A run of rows

======

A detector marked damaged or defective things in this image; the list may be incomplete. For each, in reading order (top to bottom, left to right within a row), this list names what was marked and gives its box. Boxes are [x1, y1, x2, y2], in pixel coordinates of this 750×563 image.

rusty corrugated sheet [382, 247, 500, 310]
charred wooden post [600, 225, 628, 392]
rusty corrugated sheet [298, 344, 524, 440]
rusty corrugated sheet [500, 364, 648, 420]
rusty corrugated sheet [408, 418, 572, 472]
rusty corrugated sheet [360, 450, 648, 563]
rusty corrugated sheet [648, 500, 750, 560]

======

Aim
Print the rows above line for line, without changing anything.

Solution to the exercise
A detector marked damaged or defective things in this image; the list may be incomplete. For each, in reading order (top to bottom, left to right within a row), this list names what was marked and gives its box. Boxes are [x1, y1, x2, y2], in pixel coordinates of this 750×563 image.

rusty corrugated sheet [382, 247, 500, 310]
charred wooden post [600, 225, 628, 392]
rusty corrugated sheet [298, 344, 524, 440]
rusty corrugated sheet [500, 364, 648, 420]
rusty corrugated sheet [408, 418, 572, 472]
rusty corrugated sheet [360, 450, 648, 563]
rusty corrugated sheet [648, 500, 750, 560]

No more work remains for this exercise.